2) Oruç, bedenlerin zekatıdır:
Zekatın malı temizlediği gibi, oruç da vücutları temizler. Hadis-i şerifde: "Her şeyin bir zekatı vardır. Bedenin zekatı da oruçtur." buyurulmuştur.
3) Oruç bedenlerin sıhhat kaynağıdır:
Çalışan her varlığın dinlenmeye ihtiyacı olduğu gibi, midenin ve diğer iç organların da dinlenmeye ihtiyacı vardır. Oruç, bu dinlenmeyi sağlamak suretiyle vücut organlarına sıhhat kazandırır. Sevgili Peygamberimiz (s.a.s.) şöyle buyurmuşlardır: "Oruç tutunuz ki sıhhat bulasınız."
4) Oruç nefsi terbiye ederek ahlâkı güzelleştirir:
Oruç, nefsanî, şehevî ve şeytanî arzuları kırarak kötülüklere engel olur. Kötülüklerden uzak kalan bir kimsenin de ahlâkı güzelleşmiş olur. Bunun içindir ki, Allah Rasulü (s.a.s.) Efendimiz; "Evlenmeye gücü yetmeyen gençlere oruç tutmayı tavsiye etmiştir."
5) Oruç, bir savaş eğitimidir:
Savaşlarda uzun süre aç ve susuz kalınabilir. Oruç tutan kimse; aç ve susuz kalmaya alışarak, vücuduna güç ve direnç kazandırmış olur.
6) Oruç, sabır alışkanlığı kazandırır:
Oruç, ruhlara sabır alışkanlığı kazandırır. Allah sabredenlerle beraberdir ve sabredenleri sever.
7) Oruç, şefkat ve merhamet duygularını geliştirir:
Oruç tutan bir Müslüman, açlık ve susuzluğun acısını nefsinde tadarak; fakir ve yoksulların halini daha iyi anlamış olur. Böylece fakir ve yoksullara acır ve onlara yardım elini uzatır.
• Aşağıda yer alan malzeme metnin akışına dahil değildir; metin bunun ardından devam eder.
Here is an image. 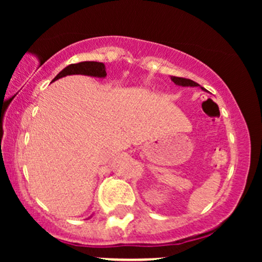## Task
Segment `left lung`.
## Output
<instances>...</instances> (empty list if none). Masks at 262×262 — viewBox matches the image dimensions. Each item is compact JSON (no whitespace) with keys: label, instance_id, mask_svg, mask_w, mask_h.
Masks as SVG:
<instances>
[{"label":"left lung","instance_id":"1","mask_svg":"<svg viewBox=\"0 0 262 262\" xmlns=\"http://www.w3.org/2000/svg\"><path fill=\"white\" fill-rule=\"evenodd\" d=\"M171 80H172L173 82H175L176 85H179V86H192V87L200 86L197 82H194V81H192L189 79H183V77L172 76V77H171ZM201 89H203V87H201Z\"/></svg>","mask_w":262,"mask_h":262}]
</instances>
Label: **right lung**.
Masks as SVG:
<instances>
[{"instance_id": "1", "label": "right lung", "mask_w": 262, "mask_h": 262, "mask_svg": "<svg viewBox=\"0 0 262 262\" xmlns=\"http://www.w3.org/2000/svg\"><path fill=\"white\" fill-rule=\"evenodd\" d=\"M68 75H87V76L104 77L107 75L106 66L103 62L97 61H82L79 64H71L66 66L64 70H61L56 75L53 81L60 79V77L68 76Z\"/></svg>"}]
</instances>
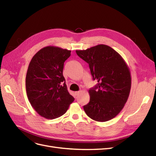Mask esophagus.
I'll list each match as a JSON object with an SVG mask.
<instances>
[{
  "mask_svg": "<svg viewBox=\"0 0 156 156\" xmlns=\"http://www.w3.org/2000/svg\"><path fill=\"white\" fill-rule=\"evenodd\" d=\"M80 93H81V91H77V92H75V96H78Z\"/></svg>",
  "mask_w": 156,
  "mask_h": 156,
  "instance_id": "1",
  "label": "esophagus"
}]
</instances>
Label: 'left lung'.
<instances>
[{
    "label": "left lung",
    "instance_id": "left-lung-1",
    "mask_svg": "<svg viewBox=\"0 0 156 156\" xmlns=\"http://www.w3.org/2000/svg\"><path fill=\"white\" fill-rule=\"evenodd\" d=\"M77 55L88 65L98 84L88 90L90 101L83 107L92 120L106 122L115 118L128 99L131 78L128 66L121 55L111 47L100 44Z\"/></svg>",
    "mask_w": 156,
    "mask_h": 156
}]
</instances>
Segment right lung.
I'll list each match as a JSON object with an SVG mask.
<instances>
[{
  "label": "right lung",
  "instance_id": "1",
  "mask_svg": "<svg viewBox=\"0 0 156 156\" xmlns=\"http://www.w3.org/2000/svg\"><path fill=\"white\" fill-rule=\"evenodd\" d=\"M71 51L48 46L33 56L26 75V91L32 107L47 119L67 111L74 98L68 91L63 76L64 64Z\"/></svg>",
  "mask_w": 156,
  "mask_h": 156
}]
</instances>
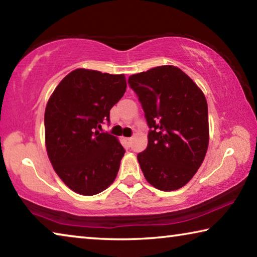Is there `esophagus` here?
<instances>
[{"label": "esophagus", "mask_w": 257, "mask_h": 257, "mask_svg": "<svg viewBox=\"0 0 257 257\" xmlns=\"http://www.w3.org/2000/svg\"><path fill=\"white\" fill-rule=\"evenodd\" d=\"M124 142H125V144H127L128 146H130V145H132V143H133V138L132 137L124 138Z\"/></svg>", "instance_id": "obj_1"}]
</instances>
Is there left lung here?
Wrapping results in <instances>:
<instances>
[{"label":"left lung","mask_w":257,"mask_h":257,"mask_svg":"<svg viewBox=\"0 0 257 257\" xmlns=\"http://www.w3.org/2000/svg\"><path fill=\"white\" fill-rule=\"evenodd\" d=\"M149 125V144L137 160L146 180L170 191L185 186L208 146L206 98L179 68L161 66L129 77Z\"/></svg>","instance_id":"1"}]
</instances>
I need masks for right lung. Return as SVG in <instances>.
Here are the masks:
<instances>
[{"mask_svg": "<svg viewBox=\"0 0 257 257\" xmlns=\"http://www.w3.org/2000/svg\"><path fill=\"white\" fill-rule=\"evenodd\" d=\"M123 75L77 69L61 80L47 102V155L69 188L92 196L114 181L124 154L114 136L102 133L110 110L125 92Z\"/></svg>", "mask_w": 257, "mask_h": 257, "instance_id": "1", "label": "right lung"}]
</instances>
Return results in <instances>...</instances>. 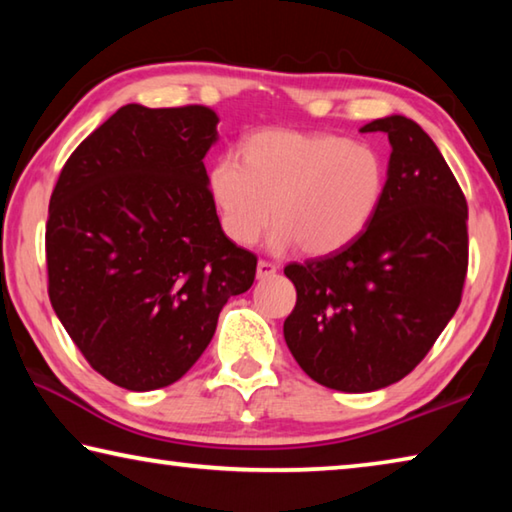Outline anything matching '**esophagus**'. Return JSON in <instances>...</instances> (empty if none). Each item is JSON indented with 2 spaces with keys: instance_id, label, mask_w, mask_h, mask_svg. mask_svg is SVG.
Returning a JSON list of instances; mask_svg holds the SVG:
<instances>
[{
  "instance_id": "obj_1",
  "label": "esophagus",
  "mask_w": 512,
  "mask_h": 512,
  "mask_svg": "<svg viewBox=\"0 0 512 512\" xmlns=\"http://www.w3.org/2000/svg\"><path fill=\"white\" fill-rule=\"evenodd\" d=\"M277 273V266L273 262H266V259H259L257 262V277L259 280H266V277H273Z\"/></svg>"
}]
</instances>
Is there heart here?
I'll return each mask as SVG.
<instances>
[{"label":"heart","mask_w":512,"mask_h":512,"mask_svg":"<svg viewBox=\"0 0 512 512\" xmlns=\"http://www.w3.org/2000/svg\"><path fill=\"white\" fill-rule=\"evenodd\" d=\"M384 183V160L370 144L287 128L250 135L241 160L223 155L207 173L216 216L235 244H255L273 212V246L298 244L314 257L336 253L368 228Z\"/></svg>","instance_id":"heart-1"}]
</instances>
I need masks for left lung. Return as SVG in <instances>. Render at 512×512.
<instances>
[{
	"instance_id": "1",
	"label": "left lung",
	"mask_w": 512,
	"mask_h": 512,
	"mask_svg": "<svg viewBox=\"0 0 512 512\" xmlns=\"http://www.w3.org/2000/svg\"><path fill=\"white\" fill-rule=\"evenodd\" d=\"M377 131L393 151L368 228L284 268L298 293L284 341L311 379L343 393L409 375L456 314L467 275V203L438 146L402 115L361 128Z\"/></svg>"
}]
</instances>
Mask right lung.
Masks as SVG:
<instances>
[{
	"mask_svg": "<svg viewBox=\"0 0 512 512\" xmlns=\"http://www.w3.org/2000/svg\"><path fill=\"white\" fill-rule=\"evenodd\" d=\"M205 106L128 103L69 155L49 201V300L90 366L126 391L178 381L257 257L225 237L203 158Z\"/></svg>",
	"mask_w": 512,
	"mask_h": 512,
	"instance_id": "obj_1",
	"label": "right lung"
}]
</instances>
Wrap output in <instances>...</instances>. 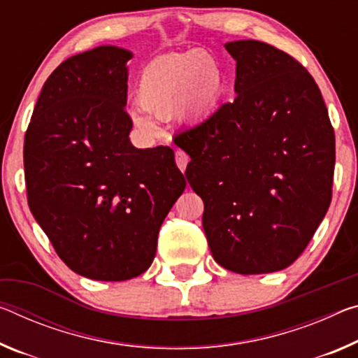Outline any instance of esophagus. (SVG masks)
<instances>
[{
	"label": "esophagus",
	"mask_w": 358,
	"mask_h": 358,
	"mask_svg": "<svg viewBox=\"0 0 358 358\" xmlns=\"http://www.w3.org/2000/svg\"><path fill=\"white\" fill-rule=\"evenodd\" d=\"M175 162H177V166H178V169L181 170V172H185L186 166H188V162H189V156L186 155L185 151L178 150L177 152H175Z\"/></svg>",
	"instance_id": "34e87169"
}]
</instances>
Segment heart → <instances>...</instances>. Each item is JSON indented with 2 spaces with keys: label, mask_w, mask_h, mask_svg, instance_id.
<instances>
[{
  "label": "heart",
  "mask_w": 358,
  "mask_h": 358,
  "mask_svg": "<svg viewBox=\"0 0 358 358\" xmlns=\"http://www.w3.org/2000/svg\"><path fill=\"white\" fill-rule=\"evenodd\" d=\"M224 87L223 70L212 55L188 52L159 57L140 71L137 101L148 115L164 119L173 113L181 121L194 122L212 115ZM132 119L145 132L155 126L141 111Z\"/></svg>",
  "instance_id": "heart-1"
}]
</instances>
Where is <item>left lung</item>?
I'll return each instance as SVG.
<instances>
[{
  "label": "left lung",
  "instance_id": "8db88e82",
  "mask_svg": "<svg viewBox=\"0 0 358 358\" xmlns=\"http://www.w3.org/2000/svg\"><path fill=\"white\" fill-rule=\"evenodd\" d=\"M236 60L234 101L175 135L186 178L203 201L212 257L237 274L285 269L331 202L334 130L309 71L271 44H224Z\"/></svg>",
  "mask_w": 358,
  "mask_h": 358
}]
</instances>
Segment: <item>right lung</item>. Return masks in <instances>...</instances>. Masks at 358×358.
<instances>
[{
    "mask_svg": "<svg viewBox=\"0 0 358 358\" xmlns=\"http://www.w3.org/2000/svg\"><path fill=\"white\" fill-rule=\"evenodd\" d=\"M130 59L115 46L70 57L44 83L25 132L28 207L60 259L94 280L148 269L186 188L172 148L130 143Z\"/></svg>",
    "mask_w": 358,
    "mask_h": 358,
    "instance_id": "add662e5",
    "label": "right lung"
}]
</instances>
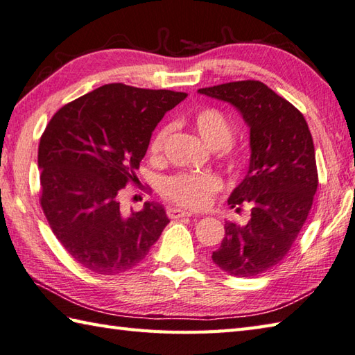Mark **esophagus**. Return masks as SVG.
<instances>
[{
	"instance_id": "esophagus-1",
	"label": "esophagus",
	"mask_w": 355,
	"mask_h": 355,
	"mask_svg": "<svg viewBox=\"0 0 355 355\" xmlns=\"http://www.w3.org/2000/svg\"><path fill=\"white\" fill-rule=\"evenodd\" d=\"M191 212L180 209V207H169L168 209V217L172 220H177V218H182V217H191Z\"/></svg>"
}]
</instances>
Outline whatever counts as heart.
Instances as JSON below:
<instances>
[{
    "label": "heart",
    "instance_id": "obj_1",
    "mask_svg": "<svg viewBox=\"0 0 355 355\" xmlns=\"http://www.w3.org/2000/svg\"><path fill=\"white\" fill-rule=\"evenodd\" d=\"M192 124L198 135L214 149H221L232 166H240L243 157L234 152L231 143L235 130L229 118L217 107H201L192 115ZM172 126L164 124L159 128L149 143V154L159 157L171 134ZM223 189V180L214 172H178L168 177L162 184L163 196L172 203L187 209H205L209 206L215 193Z\"/></svg>",
    "mask_w": 355,
    "mask_h": 355
}]
</instances>
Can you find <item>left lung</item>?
<instances>
[{
    "label": "left lung",
    "instance_id": "left-lung-1",
    "mask_svg": "<svg viewBox=\"0 0 355 355\" xmlns=\"http://www.w3.org/2000/svg\"><path fill=\"white\" fill-rule=\"evenodd\" d=\"M231 103L251 128V162L227 203L251 207L246 225H225L212 260L234 277H257L284 259L308 218L318 186L315 150L303 114L265 83L232 81L198 89Z\"/></svg>",
    "mask_w": 355,
    "mask_h": 355
}]
</instances>
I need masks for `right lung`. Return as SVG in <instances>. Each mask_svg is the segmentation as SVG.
<instances>
[{
    "instance_id": "right-lung-1",
    "label": "right lung",
    "mask_w": 355,
    "mask_h": 355,
    "mask_svg": "<svg viewBox=\"0 0 355 355\" xmlns=\"http://www.w3.org/2000/svg\"><path fill=\"white\" fill-rule=\"evenodd\" d=\"M184 92L104 85L57 110L41 135L40 205L72 259L95 274L137 266L169 223L163 206L123 214L120 197L152 132Z\"/></svg>"
}]
</instances>
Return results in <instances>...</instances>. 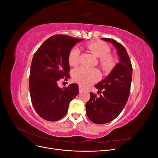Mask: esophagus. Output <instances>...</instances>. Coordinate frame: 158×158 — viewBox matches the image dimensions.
<instances>
[{
	"instance_id": "obj_1",
	"label": "esophagus",
	"mask_w": 158,
	"mask_h": 158,
	"mask_svg": "<svg viewBox=\"0 0 158 158\" xmlns=\"http://www.w3.org/2000/svg\"><path fill=\"white\" fill-rule=\"evenodd\" d=\"M84 89H83V88H82V87H81V86H80L79 87V91H80V92H83V91H84Z\"/></svg>"
}]
</instances>
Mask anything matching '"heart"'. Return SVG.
<instances>
[{"label":"heart","mask_w":158,"mask_h":158,"mask_svg":"<svg viewBox=\"0 0 158 158\" xmlns=\"http://www.w3.org/2000/svg\"><path fill=\"white\" fill-rule=\"evenodd\" d=\"M87 48L95 56L99 57L100 65L106 71H109L114 66V58L110 55L109 47L103 41H92L86 44ZM80 51L78 47H74L69 53L68 59L71 66L77 65L80 62ZM74 80L82 86L86 87L100 78V73L97 69H88L80 66L73 72Z\"/></svg>","instance_id":"1"}]
</instances>
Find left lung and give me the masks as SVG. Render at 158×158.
Masks as SVG:
<instances>
[{"label": "left lung", "mask_w": 158, "mask_h": 158, "mask_svg": "<svg viewBox=\"0 0 158 158\" xmlns=\"http://www.w3.org/2000/svg\"><path fill=\"white\" fill-rule=\"evenodd\" d=\"M102 40L112 44L117 50L118 63L107 77L95 85L102 95L90 93L85 105L86 114L91 121L102 125L114 120L121 113L128 101L132 82V67L128 55L121 44L109 38Z\"/></svg>", "instance_id": "left-lung-1"}]
</instances>
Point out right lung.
<instances>
[{"label": "right lung", "mask_w": 158, "mask_h": 158, "mask_svg": "<svg viewBox=\"0 0 158 158\" xmlns=\"http://www.w3.org/2000/svg\"><path fill=\"white\" fill-rule=\"evenodd\" d=\"M82 40L66 35H52L33 55L29 80L30 97L35 111L45 120L61 119L78 94V84H71L62 89L57 83L70 78L69 53L76 43Z\"/></svg>", "instance_id": "1"}]
</instances>
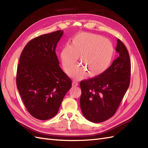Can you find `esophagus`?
<instances>
[{"instance_id":"34e87169","label":"esophagus","mask_w":148,"mask_h":148,"mask_svg":"<svg viewBox=\"0 0 148 148\" xmlns=\"http://www.w3.org/2000/svg\"><path fill=\"white\" fill-rule=\"evenodd\" d=\"M72 85H73V87H76L78 86V83H77V82L74 81H73V83H72Z\"/></svg>"}]
</instances>
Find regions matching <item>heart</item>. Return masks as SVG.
<instances>
[{
	"label": "heart",
	"mask_w": 148,
	"mask_h": 148,
	"mask_svg": "<svg viewBox=\"0 0 148 148\" xmlns=\"http://www.w3.org/2000/svg\"><path fill=\"white\" fill-rule=\"evenodd\" d=\"M114 54L111 42L103 36L92 33L81 32L75 35L60 52L64 69L68 71L77 62L78 57L81 64L67 72L70 76L81 79L86 74L95 77L105 73L110 66Z\"/></svg>",
	"instance_id": "heart-1"
}]
</instances>
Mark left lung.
Here are the masks:
<instances>
[{
	"label": "left lung",
	"mask_w": 148,
	"mask_h": 148,
	"mask_svg": "<svg viewBox=\"0 0 148 148\" xmlns=\"http://www.w3.org/2000/svg\"><path fill=\"white\" fill-rule=\"evenodd\" d=\"M116 51L119 56L105 73L80 83L82 114L92 123L103 122L114 115L130 86V55L119 39Z\"/></svg>",
	"instance_id": "1"
}]
</instances>
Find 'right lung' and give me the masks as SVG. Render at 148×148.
<instances>
[{"mask_svg": "<svg viewBox=\"0 0 148 148\" xmlns=\"http://www.w3.org/2000/svg\"><path fill=\"white\" fill-rule=\"evenodd\" d=\"M63 31L30 40L20 56L16 84L26 109L35 118L55 116L72 81L59 66L56 48Z\"/></svg>", "mask_w": 148, "mask_h": 148, "instance_id": "right-lung-1", "label": "right lung"}]
</instances>
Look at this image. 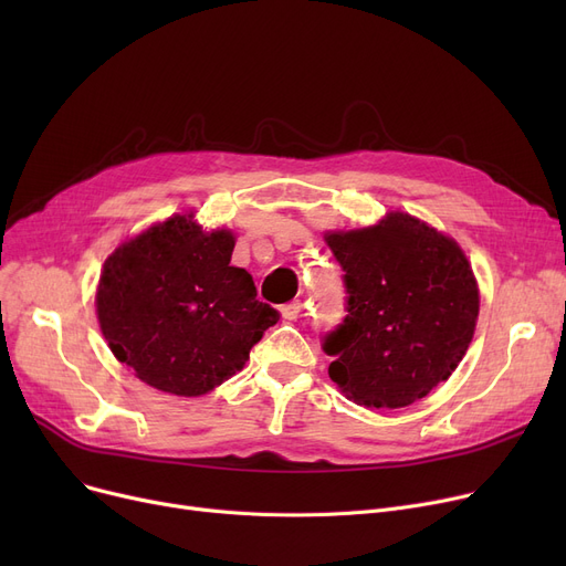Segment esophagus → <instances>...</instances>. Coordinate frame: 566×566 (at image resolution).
<instances>
[{
	"instance_id": "34e87169",
	"label": "esophagus",
	"mask_w": 566,
	"mask_h": 566,
	"mask_svg": "<svg viewBox=\"0 0 566 566\" xmlns=\"http://www.w3.org/2000/svg\"><path fill=\"white\" fill-rule=\"evenodd\" d=\"M282 316L286 318V321H295L301 316V312H303V303L301 301H293V303H286V305H282Z\"/></svg>"
}]
</instances>
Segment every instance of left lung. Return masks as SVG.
Here are the masks:
<instances>
[{"mask_svg": "<svg viewBox=\"0 0 566 566\" xmlns=\"http://www.w3.org/2000/svg\"><path fill=\"white\" fill-rule=\"evenodd\" d=\"M344 271L346 316L323 337L337 388L365 408H403L448 380L480 314L463 250L427 222L388 213L325 233Z\"/></svg>", "mask_w": 566, "mask_h": 566, "instance_id": "left-lung-1", "label": "left lung"}]
</instances>
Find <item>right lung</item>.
I'll use <instances>...</instances> for the list:
<instances>
[{
	"instance_id": "obj_1",
	"label": "right lung",
	"mask_w": 566,
	"mask_h": 566,
	"mask_svg": "<svg viewBox=\"0 0 566 566\" xmlns=\"http://www.w3.org/2000/svg\"><path fill=\"white\" fill-rule=\"evenodd\" d=\"M233 233L174 216L118 245L105 261L96 312L114 358L139 380L201 397L241 371L280 321L256 301L245 268L231 265Z\"/></svg>"
}]
</instances>
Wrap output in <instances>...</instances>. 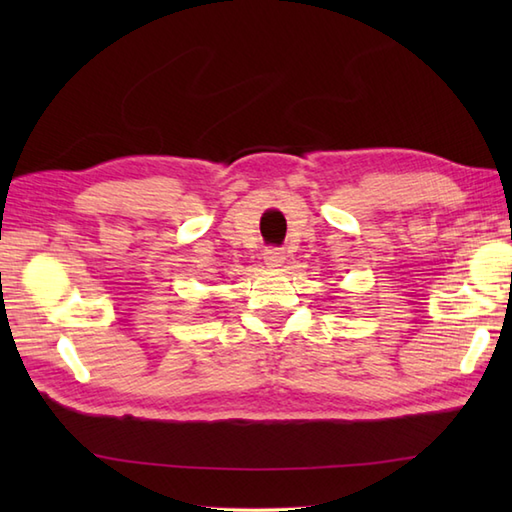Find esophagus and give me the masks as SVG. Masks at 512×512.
Masks as SVG:
<instances>
[{"label": "esophagus", "mask_w": 512, "mask_h": 512, "mask_svg": "<svg viewBox=\"0 0 512 512\" xmlns=\"http://www.w3.org/2000/svg\"><path fill=\"white\" fill-rule=\"evenodd\" d=\"M264 259H266L268 266H281V264H284V259H286L284 248H277V246L266 248L264 250Z\"/></svg>", "instance_id": "34e87169"}]
</instances>
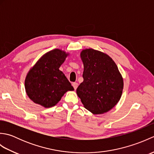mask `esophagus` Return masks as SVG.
Returning <instances> with one entry per match:
<instances>
[{
    "mask_svg": "<svg viewBox=\"0 0 154 154\" xmlns=\"http://www.w3.org/2000/svg\"><path fill=\"white\" fill-rule=\"evenodd\" d=\"M72 85H73L74 89L76 90L77 88V86H78V83H75V82L73 83H72Z\"/></svg>",
    "mask_w": 154,
    "mask_h": 154,
    "instance_id": "obj_1",
    "label": "esophagus"
}]
</instances>
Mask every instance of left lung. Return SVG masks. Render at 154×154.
<instances>
[{
    "label": "left lung",
    "instance_id": "obj_1",
    "mask_svg": "<svg viewBox=\"0 0 154 154\" xmlns=\"http://www.w3.org/2000/svg\"><path fill=\"white\" fill-rule=\"evenodd\" d=\"M83 81L77 94L85 108L94 114L106 112L120 100L124 83L117 65L109 55L86 49L81 53Z\"/></svg>",
    "mask_w": 154,
    "mask_h": 154
}]
</instances>
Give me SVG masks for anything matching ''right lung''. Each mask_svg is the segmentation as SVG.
Segmentation results:
<instances>
[{"mask_svg":"<svg viewBox=\"0 0 154 154\" xmlns=\"http://www.w3.org/2000/svg\"><path fill=\"white\" fill-rule=\"evenodd\" d=\"M67 54L58 49L44 54L27 74L25 89L34 103L45 108L55 106L73 87L59 68Z\"/></svg>","mask_w":154,"mask_h":154,"instance_id":"1","label":"right lung"}]
</instances>
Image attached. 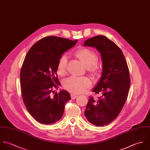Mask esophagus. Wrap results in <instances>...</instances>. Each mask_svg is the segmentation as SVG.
I'll return each instance as SVG.
<instances>
[{
    "instance_id": "34e87169",
    "label": "esophagus",
    "mask_w": 150,
    "mask_h": 150,
    "mask_svg": "<svg viewBox=\"0 0 150 150\" xmlns=\"http://www.w3.org/2000/svg\"><path fill=\"white\" fill-rule=\"evenodd\" d=\"M77 97H78V96H76V95H75V94H71V98H72V100L75 99Z\"/></svg>"
}]
</instances>
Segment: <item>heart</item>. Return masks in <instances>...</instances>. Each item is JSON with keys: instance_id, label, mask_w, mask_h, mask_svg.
I'll list each match as a JSON object with an SVG mask.
<instances>
[{"instance_id": "1", "label": "heart", "mask_w": 150, "mask_h": 150, "mask_svg": "<svg viewBox=\"0 0 150 150\" xmlns=\"http://www.w3.org/2000/svg\"><path fill=\"white\" fill-rule=\"evenodd\" d=\"M74 56L79 60L87 69L88 72L92 76L98 75L101 68V63L97 60L96 52L87 47H82L74 53ZM67 58L62 56L58 61L57 71L59 75L64 76L67 74ZM64 88L74 94H80L86 92L91 86V82L86 77L71 76L64 82Z\"/></svg>"}]
</instances>
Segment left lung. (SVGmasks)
I'll list each match as a JSON object with an SVG mask.
<instances>
[{
  "label": "left lung",
  "mask_w": 150,
  "mask_h": 150,
  "mask_svg": "<svg viewBox=\"0 0 150 150\" xmlns=\"http://www.w3.org/2000/svg\"><path fill=\"white\" fill-rule=\"evenodd\" d=\"M84 45L99 51L103 65L101 78L93 90L103 95L97 98L90 96L85 116L93 125L103 126L115 120L123 107L130 86L129 70L120 49L106 36H95Z\"/></svg>",
  "instance_id": "obj_1"
}]
</instances>
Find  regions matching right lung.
<instances>
[{"mask_svg": "<svg viewBox=\"0 0 150 150\" xmlns=\"http://www.w3.org/2000/svg\"><path fill=\"white\" fill-rule=\"evenodd\" d=\"M77 41L46 36L33 45L24 59L20 71L21 96L30 115L40 123L59 120L65 103L71 100L67 91H54L60 86L57 65L64 53Z\"/></svg>", "mask_w": 150, "mask_h": 150, "instance_id": "obj_1", "label": "right lung"}]
</instances>
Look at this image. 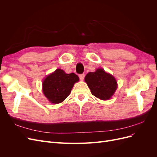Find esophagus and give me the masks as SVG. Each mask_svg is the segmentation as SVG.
<instances>
[{"label":"esophagus","mask_w":157,"mask_h":157,"mask_svg":"<svg viewBox=\"0 0 157 157\" xmlns=\"http://www.w3.org/2000/svg\"><path fill=\"white\" fill-rule=\"evenodd\" d=\"M84 77H85L84 74H80V75H79V78H80V80H83L84 78Z\"/></svg>","instance_id":"obj_1"}]
</instances>
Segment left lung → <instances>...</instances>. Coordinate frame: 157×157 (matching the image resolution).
<instances>
[{
    "label": "left lung",
    "mask_w": 157,
    "mask_h": 157,
    "mask_svg": "<svg viewBox=\"0 0 157 157\" xmlns=\"http://www.w3.org/2000/svg\"><path fill=\"white\" fill-rule=\"evenodd\" d=\"M84 80L91 93L101 100H108L111 98L117 88L115 78L101 68L97 69L95 72L88 73Z\"/></svg>",
    "instance_id": "obj_1"
}]
</instances>
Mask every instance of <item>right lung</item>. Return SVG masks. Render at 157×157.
Returning <instances> with one entry per match:
<instances>
[{
	"mask_svg": "<svg viewBox=\"0 0 157 157\" xmlns=\"http://www.w3.org/2000/svg\"><path fill=\"white\" fill-rule=\"evenodd\" d=\"M78 80L76 74H67L63 70L57 69L43 80L42 91L50 103L58 104L69 96L75 83Z\"/></svg>",
	"mask_w": 157,
	"mask_h": 157,
	"instance_id": "add662e5",
	"label": "right lung"
}]
</instances>
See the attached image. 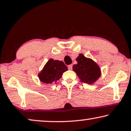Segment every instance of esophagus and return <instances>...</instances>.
Listing matches in <instances>:
<instances>
[{"label":"esophagus","instance_id":"esophagus-1","mask_svg":"<svg viewBox=\"0 0 131 131\" xmlns=\"http://www.w3.org/2000/svg\"><path fill=\"white\" fill-rule=\"evenodd\" d=\"M68 69L69 70H72V69H73V65H72V64H70V65L68 66Z\"/></svg>","mask_w":131,"mask_h":131}]
</instances>
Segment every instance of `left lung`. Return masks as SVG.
I'll return each mask as SVG.
<instances>
[{
    "label": "left lung",
    "mask_w": 131,
    "mask_h": 131,
    "mask_svg": "<svg viewBox=\"0 0 131 131\" xmlns=\"http://www.w3.org/2000/svg\"><path fill=\"white\" fill-rule=\"evenodd\" d=\"M77 64L73 67L79 78L82 82L93 84L101 75V71L99 66L92 59L86 58L82 54H80L76 58Z\"/></svg>",
    "instance_id": "1"
}]
</instances>
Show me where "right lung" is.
Returning <instances> with one entry per match:
<instances>
[{
    "label": "right lung",
    "instance_id": "1",
    "mask_svg": "<svg viewBox=\"0 0 131 131\" xmlns=\"http://www.w3.org/2000/svg\"><path fill=\"white\" fill-rule=\"evenodd\" d=\"M67 70V67L63 62L51 58L39 73L38 77L42 83L51 84L57 81L61 77L62 73Z\"/></svg>",
    "mask_w": 131,
    "mask_h": 131
}]
</instances>
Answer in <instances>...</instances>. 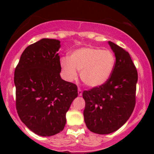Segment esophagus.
<instances>
[{"instance_id":"obj_1","label":"esophagus","mask_w":154,"mask_h":154,"mask_svg":"<svg viewBox=\"0 0 154 154\" xmlns=\"http://www.w3.org/2000/svg\"><path fill=\"white\" fill-rule=\"evenodd\" d=\"M78 94L79 96H81L82 95V89H79V88L78 89Z\"/></svg>"}]
</instances>
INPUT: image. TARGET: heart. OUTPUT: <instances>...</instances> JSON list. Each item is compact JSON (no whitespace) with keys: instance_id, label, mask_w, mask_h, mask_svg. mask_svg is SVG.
I'll use <instances>...</instances> for the list:
<instances>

8) Oruç, dünya ve ahiret saadetine ulaştırır: Oruç, müminlere Allah'ın rahmet ve mağfiretini kazandırır. Böylece onların dünya ve ahirette saadete erişmelerine vesile olur. Çünkü oruç, bir sabır ve kulluk imtihanıdır. Bu imtihanı başarıyla vererek hakikî anlamda oruç tutabilenler, Allah Teala'nın sevgi ve rızasına ulaşırlar. Cennet'e girmeye de hak kazanmış olurlar. Ne mutlu bu gerçegi kavrayabilenlere!..
Ramazan, kelime olarak yüksek dereceli sıcaklık veya güneşin şiddetli hararetiyle yerin ve taşların ısınması ve kızması anlamlarına gelmektedir. Bu ayda, tutulan orucun verdigi açlık ve susuzlukla yanma veya oruçla günahların yanıp silinmesinden dolayı yakma anlamı ile ilgili olarak Ramazan adı verilmiştir.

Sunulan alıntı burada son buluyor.